Materials provided:

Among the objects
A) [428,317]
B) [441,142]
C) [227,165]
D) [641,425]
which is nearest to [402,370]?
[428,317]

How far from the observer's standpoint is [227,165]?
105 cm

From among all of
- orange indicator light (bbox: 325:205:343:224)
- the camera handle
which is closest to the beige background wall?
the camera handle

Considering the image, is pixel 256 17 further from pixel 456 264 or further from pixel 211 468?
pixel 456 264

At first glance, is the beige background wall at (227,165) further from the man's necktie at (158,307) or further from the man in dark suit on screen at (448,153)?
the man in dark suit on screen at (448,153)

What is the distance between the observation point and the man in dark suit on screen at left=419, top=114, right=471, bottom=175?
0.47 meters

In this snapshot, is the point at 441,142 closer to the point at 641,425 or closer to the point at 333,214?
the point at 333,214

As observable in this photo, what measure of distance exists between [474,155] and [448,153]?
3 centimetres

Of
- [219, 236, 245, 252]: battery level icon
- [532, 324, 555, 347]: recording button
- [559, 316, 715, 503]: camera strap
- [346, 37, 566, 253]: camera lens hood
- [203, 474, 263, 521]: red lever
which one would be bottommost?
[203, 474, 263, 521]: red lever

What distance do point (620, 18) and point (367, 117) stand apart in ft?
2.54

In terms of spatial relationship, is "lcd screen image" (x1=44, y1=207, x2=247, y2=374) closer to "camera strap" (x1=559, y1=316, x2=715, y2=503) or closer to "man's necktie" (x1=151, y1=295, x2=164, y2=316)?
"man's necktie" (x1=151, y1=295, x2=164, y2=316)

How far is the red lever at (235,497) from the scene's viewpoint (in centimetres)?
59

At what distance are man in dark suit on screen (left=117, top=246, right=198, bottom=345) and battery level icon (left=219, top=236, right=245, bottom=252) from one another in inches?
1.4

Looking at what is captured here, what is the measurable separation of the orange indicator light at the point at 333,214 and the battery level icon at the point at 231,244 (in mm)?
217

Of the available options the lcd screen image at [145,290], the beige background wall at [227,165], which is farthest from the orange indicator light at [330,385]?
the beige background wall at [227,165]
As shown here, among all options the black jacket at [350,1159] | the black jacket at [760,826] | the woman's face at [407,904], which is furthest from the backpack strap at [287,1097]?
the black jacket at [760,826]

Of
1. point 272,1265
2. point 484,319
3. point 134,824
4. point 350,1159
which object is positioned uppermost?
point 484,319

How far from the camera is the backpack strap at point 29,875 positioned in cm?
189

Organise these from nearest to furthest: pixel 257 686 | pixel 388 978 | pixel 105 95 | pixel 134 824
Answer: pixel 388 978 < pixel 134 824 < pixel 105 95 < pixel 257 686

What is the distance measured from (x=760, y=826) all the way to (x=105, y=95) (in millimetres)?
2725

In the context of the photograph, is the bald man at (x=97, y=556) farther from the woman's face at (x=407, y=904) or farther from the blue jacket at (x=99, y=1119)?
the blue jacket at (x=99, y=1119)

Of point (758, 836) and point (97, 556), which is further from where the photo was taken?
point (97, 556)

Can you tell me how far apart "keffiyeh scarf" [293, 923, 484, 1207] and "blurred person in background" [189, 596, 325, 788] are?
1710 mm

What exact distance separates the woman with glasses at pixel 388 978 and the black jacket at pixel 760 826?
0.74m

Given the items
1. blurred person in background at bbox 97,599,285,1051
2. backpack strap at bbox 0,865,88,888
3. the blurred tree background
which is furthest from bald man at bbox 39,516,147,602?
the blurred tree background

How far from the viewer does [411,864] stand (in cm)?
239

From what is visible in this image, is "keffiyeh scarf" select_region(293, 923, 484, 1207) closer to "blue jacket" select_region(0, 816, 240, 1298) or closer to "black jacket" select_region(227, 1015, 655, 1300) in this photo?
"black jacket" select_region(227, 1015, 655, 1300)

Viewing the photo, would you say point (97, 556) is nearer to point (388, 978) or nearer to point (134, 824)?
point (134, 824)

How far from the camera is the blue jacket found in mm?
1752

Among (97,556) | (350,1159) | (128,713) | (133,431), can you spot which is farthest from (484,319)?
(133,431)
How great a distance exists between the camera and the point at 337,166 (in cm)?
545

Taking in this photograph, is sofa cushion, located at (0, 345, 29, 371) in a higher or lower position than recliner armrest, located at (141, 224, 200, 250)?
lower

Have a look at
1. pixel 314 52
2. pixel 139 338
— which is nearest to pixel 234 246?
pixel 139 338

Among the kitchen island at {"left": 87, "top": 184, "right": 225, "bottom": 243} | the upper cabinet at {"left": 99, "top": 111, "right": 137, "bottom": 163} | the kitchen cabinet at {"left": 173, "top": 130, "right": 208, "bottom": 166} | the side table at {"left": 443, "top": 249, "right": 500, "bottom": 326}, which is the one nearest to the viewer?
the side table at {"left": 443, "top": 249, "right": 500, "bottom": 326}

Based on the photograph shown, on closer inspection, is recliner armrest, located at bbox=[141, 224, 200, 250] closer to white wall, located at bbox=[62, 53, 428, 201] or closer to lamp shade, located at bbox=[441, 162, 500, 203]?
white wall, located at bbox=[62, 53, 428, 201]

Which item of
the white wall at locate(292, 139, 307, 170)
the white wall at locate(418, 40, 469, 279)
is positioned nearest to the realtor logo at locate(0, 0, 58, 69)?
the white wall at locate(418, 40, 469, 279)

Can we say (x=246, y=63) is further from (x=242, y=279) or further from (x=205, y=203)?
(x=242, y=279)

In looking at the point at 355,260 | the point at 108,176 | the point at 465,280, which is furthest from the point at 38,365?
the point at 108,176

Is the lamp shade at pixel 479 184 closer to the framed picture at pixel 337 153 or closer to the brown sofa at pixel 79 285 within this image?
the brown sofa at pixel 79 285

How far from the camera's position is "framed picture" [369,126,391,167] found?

Task description:
Copy the data word for word, from the line containing "Taking in this" through the end of the data, both ends included.

Problem solution:
Taking in this photograph, is sofa cushion, located at (0, 345, 29, 371) in a higher or lower position than recliner armrest, located at (141, 224, 200, 250)?
lower

Have a look at
1. pixel 314 52
2. pixel 139 338
— which is nearest to pixel 234 246?
pixel 139 338

Among the kitchen island at {"left": 87, "top": 184, "right": 225, "bottom": 243} | the upper cabinet at {"left": 99, "top": 111, "right": 137, "bottom": 163} | the kitchen cabinet at {"left": 173, "top": 130, "right": 208, "bottom": 166} | the side table at {"left": 443, "top": 249, "right": 500, "bottom": 326}, which is the one nearest to the viewer?
the side table at {"left": 443, "top": 249, "right": 500, "bottom": 326}

Based on the photograph shown, on closer inspection, is recliner armrest, located at bbox=[141, 224, 200, 250] closer to white wall, located at bbox=[62, 53, 428, 201] or closer to lamp shade, located at bbox=[441, 162, 500, 203]?
white wall, located at bbox=[62, 53, 428, 201]

Which item of
the white wall at locate(292, 139, 307, 170)
the white wall at locate(418, 40, 469, 279)
is positioned nearest to the realtor logo at locate(0, 0, 58, 69)?
the white wall at locate(418, 40, 469, 279)

Can we say (x=246, y=63) is further from (x=242, y=279) or further from (x=205, y=203)?
(x=242, y=279)

In looking at the point at 355,260 | the point at 108,176 | the point at 465,280, which is furthest from the point at 38,365?
the point at 108,176

Is the lamp shade at pixel 479 184 closer to the framed picture at pixel 337 153 or closer to the brown sofa at pixel 79 285 within this image?
the brown sofa at pixel 79 285

How far from the camera's position is "framed picture" [369,126,391,167] found?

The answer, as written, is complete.